14h 56m (13h paddling + 1h 56m biking)
158km (118km paddling + 40km biking)
6h 7m in zone 1 heart rate
5h 27m zone 2
2h 20m zone 3
0h 35m zone 4
0h zone 5

That’s 77.5% of our training in our aerobic base building zone 1 and 2 heart rate, which is almost perfect. Personally, my body responded well to a challenging but not impossible week 1, with my resting heart rate (RHR) climbing slightly early in the week as it worked harder over night to adapt to the training stress, while then settling down in the second half of the week. Meanwhile, my heart rate variability (HRV), an indicator of how primed my body is to adapt to the training stress, showed a quick decline early in the first week and then continued to rebound to normal levels as the training adaptation took place. Bottom-line, a solid week.


15h 38m (14h 10m paddling + 1h 28m biking)
154km (123km paddling + 31km biking)
6h 46m in zone 1 heart rate
5h 57m zone 2
2h 35m zone 3
0h 44m zone 4
0h zone 5

This corresponds to 81% of our training volume in our zone 1 and 2 aerobic development heart rate. Once again, spot on. Interestingly, my body started to show signs of the cumulative stress of the training volume in the second half of the second week. Despite starting to feel quite fatigued, my HRV spiked on January 7th and remained elevated for three days along with a stable RHR, suggesting my body was primed for more load, which was counter to what my body was telling me. Then on the Jan 10th, the last day of the two week training camp, the wheels came off the bus when my HRV plummeted and my RHR spiked, clear indicators it was struggling to adapt to additional training stress and really needed some solid time off. Perfect timing, right at the end of the training block.

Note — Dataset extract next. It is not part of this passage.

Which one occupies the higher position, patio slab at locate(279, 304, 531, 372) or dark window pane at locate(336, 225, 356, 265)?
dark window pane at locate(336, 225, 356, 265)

Over all, the Florida training camp was a great success, providing a great launching off point for the year ahead. The metrics collected at the camp show a significant training affect that I am still adapting too in my easy week back home in the mountains. Everyone that participated agreed that the Rainbow River is a wonderful venue with simple logistics for a training block like this. We’ll be back.